** start of SELECTED EXCERPT **
I have to say, most of us on that jury felt absolutely terrible because we couldn’t reach a verdict on a measly misdemeanor. We were wracked by guilt because the 12 of us couldn’t buckle down and agree on how to speedily administer justice in a situation that clearly involved illegal brawling and lawlessness. And the judge was fantastic! He was smart and funny, and he managed the case brilliantly—never wasting a moment of our time. Still, we couldn’t seem to get the camel of evidence through the heavenly eye of justice’s needle.
In retrospect, I understand two important things. First, finding the defendant guilty requires that all 12 jurors believe beyond a reasonable doubt that he actually committed those crimes. Our “hung” jury was itself testimony to the fact that we could not unanimously agree to this outcome. The system of presumed innocence had worked, even though the process of deliberation had been painful: reaching an impasse meant that individuals and factions of the whole group had to agree that they had irreconcilable differences with one another—that they could not agree on the truth as it was presented to them. Second, I have pulled back from my narrow focus on a single case about a knife fight in Harlem in order to see the big picture. There are many layers to this broader frame for society. For instance, long before the trial took place the police failed to gather evidence to present a viable case. The police department had failed to adequately train the officers on the scene to do so. Arguably, the police force is underpaid and undervalued. Many of the people in the neighborhood are the victims of a drug culture, which is itself caused by poor educational resources and a lack of job opportunities. The community in which this riot occurred is full of people who do not feel respected by the society in which they live, and are struggling merely to survive. This community is deemed unworthy of investment, and therefore it is unlikely to amount to much for itself or for the rest of us. These and other factors are what caused the alleged crime in the first place as well as the social structures that made it inevitable. This experience for me is an affirmation of an entire process we must all take part in on a daily basis if we want our society to have deep, intrinsic value. We need to take a closer look at where self-respect begins; at how we can assure that knowledge and justice are understood as virtues; where we accept individual responsibility for ourselves, our communities, and our environment; and the role of democracy and freedom in our culture.
Naturally, this makes me think of my job at the Lark where I work with many unheard voices trying to tell their stories in the theater. I have begun to see that each play that we work on at the Lark, and every show I go to see, is not unlike the isolated trial in which I just participated. My courtroom trial declared a man innocent of a crime, but implicated me in a much more complex understanding of justice, systemic failure, and the need for social activism. Can each piece of theater that I make or observe bring me to the same place of connection to society—and anxiety about my culture and its values—that my Jury Duty has afforded me? I hope so.
** end of SELECTED EXCERPT **
** start of INFORMATION SUPPLIED **
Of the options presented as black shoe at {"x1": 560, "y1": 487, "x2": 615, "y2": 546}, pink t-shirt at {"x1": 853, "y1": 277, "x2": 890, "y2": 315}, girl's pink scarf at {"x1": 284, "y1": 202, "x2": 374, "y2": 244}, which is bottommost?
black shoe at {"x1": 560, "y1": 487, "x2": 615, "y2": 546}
** end of INFORMATION SUPPLIED **
GIVEN EXERCISE A:
In the jury duty essay, rewrite the stretch from "Naturally, this makes" through "me? I hope so.", changing "Lark" to "Playhouse".
GIVEN EXERCISE B:
According to the jury duty essay, what was the case the writer served on about?

WRITTEN ANSWER A:
Naturally, this makes me think of my job at the Playhouse where I work with many unheard voices trying to tell their stories in the theater. I have begun to see that each play that we work on at the Playhouse, and every show I go to see, is not unlike the isolated trial in which I just participated. My courtroom trial declared a man innocent of a crime, but implicated me in a much more complex understanding of justice, systemic failure, and the need for social activism. Can each piece of theater that I make or observe bring me to the same place of connection to society—and anxiety about my culture and its values—that my Jury Duty has afforded me? I hope so.

WRITTEN ANSWER B:
A knife fight in Harlem.